Kommentar

Konservative Innovatoren

Eine neue Studie gibt Aufschluss darüber, was Kleinbauern brauchen, um sich Innovationen zu öffnen: adäquater Zugang zu Kredit und kompetente Beratung sind am wichtigsten.
Eine einfache Innovation mit großer Wirkung – Fruchtwechsel von Kassava und Mais. Anne Ulrich Eine einfache Innovation mit großer Wirkung – Fruchtwechsel von Kassava und Mais.

„Grüne Innovationszentren der Agrar- und Ernährungswirtschaft“ heißt ein Programm, das die GIZ im Auftrag des Bundesministeriums für wirtschaftliche Zusammenarbeit und Entwicklung durchführt. Die Zentren sollen in 13 Ländern landwirtschaftliche Entwicklung vorantreiben.

Für eine Baselinestudie wurden über 5300 Kleinbauern in Burkina Faso, Kamerun, Äthiopien, Ghana, Indien, Malawi, Nigeria, Sambia, Togo und Tunesien befragt und begleitend Fokusgruppendiskussionen durchgeführt. Wir wollten herausfinden, unter welchen Umständen sich Kleinbauern auf Innovationen einlassen. „Innovation“ bezeichnet hier keine Weltneuheit, sondern Modernisierung in der Praxis.

Unsere Daten bestätigen, dass Kleinbauern tendenziell konservativ sind.
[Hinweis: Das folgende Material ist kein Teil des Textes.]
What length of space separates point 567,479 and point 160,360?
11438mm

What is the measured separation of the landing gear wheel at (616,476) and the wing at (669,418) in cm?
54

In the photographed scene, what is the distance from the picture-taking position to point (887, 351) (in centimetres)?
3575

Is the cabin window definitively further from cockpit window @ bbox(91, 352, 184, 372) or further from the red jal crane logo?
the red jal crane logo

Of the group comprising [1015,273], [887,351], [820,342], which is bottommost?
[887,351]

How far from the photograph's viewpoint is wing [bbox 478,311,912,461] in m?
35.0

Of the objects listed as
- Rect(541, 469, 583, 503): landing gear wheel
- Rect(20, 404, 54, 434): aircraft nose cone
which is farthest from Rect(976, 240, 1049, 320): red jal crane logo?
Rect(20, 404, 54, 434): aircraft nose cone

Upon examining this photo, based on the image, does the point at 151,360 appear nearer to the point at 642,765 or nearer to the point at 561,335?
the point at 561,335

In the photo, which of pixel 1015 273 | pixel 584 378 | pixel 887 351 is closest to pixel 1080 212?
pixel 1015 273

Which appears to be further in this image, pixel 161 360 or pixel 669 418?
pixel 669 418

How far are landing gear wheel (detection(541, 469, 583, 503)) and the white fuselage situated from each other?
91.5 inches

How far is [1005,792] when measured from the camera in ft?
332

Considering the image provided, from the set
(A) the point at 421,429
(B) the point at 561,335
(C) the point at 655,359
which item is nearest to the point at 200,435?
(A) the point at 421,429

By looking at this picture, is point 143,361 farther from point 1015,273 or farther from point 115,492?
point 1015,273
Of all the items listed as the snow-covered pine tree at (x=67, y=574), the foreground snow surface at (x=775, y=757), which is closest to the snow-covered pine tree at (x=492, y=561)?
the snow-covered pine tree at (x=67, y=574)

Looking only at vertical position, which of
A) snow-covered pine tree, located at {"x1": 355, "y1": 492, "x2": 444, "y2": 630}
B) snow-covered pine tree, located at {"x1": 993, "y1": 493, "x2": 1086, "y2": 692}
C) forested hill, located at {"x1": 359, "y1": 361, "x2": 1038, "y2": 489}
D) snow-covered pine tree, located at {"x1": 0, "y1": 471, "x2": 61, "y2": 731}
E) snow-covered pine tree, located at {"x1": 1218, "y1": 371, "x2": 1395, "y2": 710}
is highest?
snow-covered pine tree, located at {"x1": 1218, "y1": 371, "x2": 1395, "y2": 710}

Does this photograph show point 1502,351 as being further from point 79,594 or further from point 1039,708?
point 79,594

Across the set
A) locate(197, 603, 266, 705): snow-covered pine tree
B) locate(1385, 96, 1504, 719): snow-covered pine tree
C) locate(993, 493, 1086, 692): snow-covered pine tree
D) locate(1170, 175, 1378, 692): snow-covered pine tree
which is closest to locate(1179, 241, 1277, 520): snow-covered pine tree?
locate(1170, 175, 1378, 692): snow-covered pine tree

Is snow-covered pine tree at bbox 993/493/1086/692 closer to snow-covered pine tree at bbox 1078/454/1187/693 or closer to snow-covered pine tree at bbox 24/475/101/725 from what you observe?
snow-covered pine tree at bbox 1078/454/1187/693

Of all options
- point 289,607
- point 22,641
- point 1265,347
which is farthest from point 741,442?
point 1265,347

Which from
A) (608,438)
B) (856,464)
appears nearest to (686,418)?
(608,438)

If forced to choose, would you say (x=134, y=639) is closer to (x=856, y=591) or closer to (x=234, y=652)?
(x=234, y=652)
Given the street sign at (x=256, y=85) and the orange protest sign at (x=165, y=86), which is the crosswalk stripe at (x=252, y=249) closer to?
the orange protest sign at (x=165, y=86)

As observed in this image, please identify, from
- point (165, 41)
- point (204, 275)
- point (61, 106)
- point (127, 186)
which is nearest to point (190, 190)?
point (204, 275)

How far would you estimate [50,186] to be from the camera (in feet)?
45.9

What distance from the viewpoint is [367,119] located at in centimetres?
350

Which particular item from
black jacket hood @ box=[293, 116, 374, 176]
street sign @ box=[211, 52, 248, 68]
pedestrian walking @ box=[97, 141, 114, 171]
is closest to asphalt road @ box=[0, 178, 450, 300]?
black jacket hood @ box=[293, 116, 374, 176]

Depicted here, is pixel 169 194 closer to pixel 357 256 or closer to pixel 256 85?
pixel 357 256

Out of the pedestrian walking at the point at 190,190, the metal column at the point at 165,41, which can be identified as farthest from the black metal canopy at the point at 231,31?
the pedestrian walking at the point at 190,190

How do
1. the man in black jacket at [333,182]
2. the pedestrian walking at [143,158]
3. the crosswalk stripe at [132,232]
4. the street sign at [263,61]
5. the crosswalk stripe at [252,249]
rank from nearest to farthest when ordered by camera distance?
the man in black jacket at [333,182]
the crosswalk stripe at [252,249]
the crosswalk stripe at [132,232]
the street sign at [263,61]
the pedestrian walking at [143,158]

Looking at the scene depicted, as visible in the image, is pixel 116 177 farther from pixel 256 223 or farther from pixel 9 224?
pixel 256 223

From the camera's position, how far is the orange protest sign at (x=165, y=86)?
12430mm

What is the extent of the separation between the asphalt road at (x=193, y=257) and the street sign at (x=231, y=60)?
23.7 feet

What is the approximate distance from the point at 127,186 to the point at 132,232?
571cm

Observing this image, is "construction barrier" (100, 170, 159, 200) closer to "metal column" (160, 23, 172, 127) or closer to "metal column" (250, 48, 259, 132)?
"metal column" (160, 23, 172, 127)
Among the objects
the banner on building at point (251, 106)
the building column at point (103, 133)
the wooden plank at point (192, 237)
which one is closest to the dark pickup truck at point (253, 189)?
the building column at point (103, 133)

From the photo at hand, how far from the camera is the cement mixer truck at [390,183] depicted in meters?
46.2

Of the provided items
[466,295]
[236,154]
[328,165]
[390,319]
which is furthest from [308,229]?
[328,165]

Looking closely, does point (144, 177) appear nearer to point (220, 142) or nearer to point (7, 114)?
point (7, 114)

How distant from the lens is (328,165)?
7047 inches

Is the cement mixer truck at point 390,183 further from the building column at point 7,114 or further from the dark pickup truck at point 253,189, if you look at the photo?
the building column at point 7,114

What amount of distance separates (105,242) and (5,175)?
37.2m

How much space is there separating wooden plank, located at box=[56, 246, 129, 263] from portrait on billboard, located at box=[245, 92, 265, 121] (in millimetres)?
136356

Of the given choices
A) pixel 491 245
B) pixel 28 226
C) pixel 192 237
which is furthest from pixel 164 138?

Nur ein Drittel der Befragten hatte in den vergangenen 12 Monaten mindestens eine Neuerung eingeführt, und 45 Prozent planten, dies in den kommenden 12 Monaten zu tun. Die beliebtesten Neuerungen waren:

  • der Einsatz von neuem oder verbessertem Saatgut beziehungsweise Tierrassen (31 %),
  • der Wechsel zu neuen Pflanzmethoden (26 %) und
  • die Umstellung auf Fruchtwechsel (16 %).

Die Befragten bevorzugten kleine, kostengünstige Neuerungen. Das galt insbesondere für arme Bauern am Rande der Subsistenzwirtschaft, die kaum Überschüsse produzieren. Ein möglicher Grund ist, dass sie nicht über Rücklagen und Absicherungen verfügen und folglich Misserfolge oder Ausfälle kaum riskieren können.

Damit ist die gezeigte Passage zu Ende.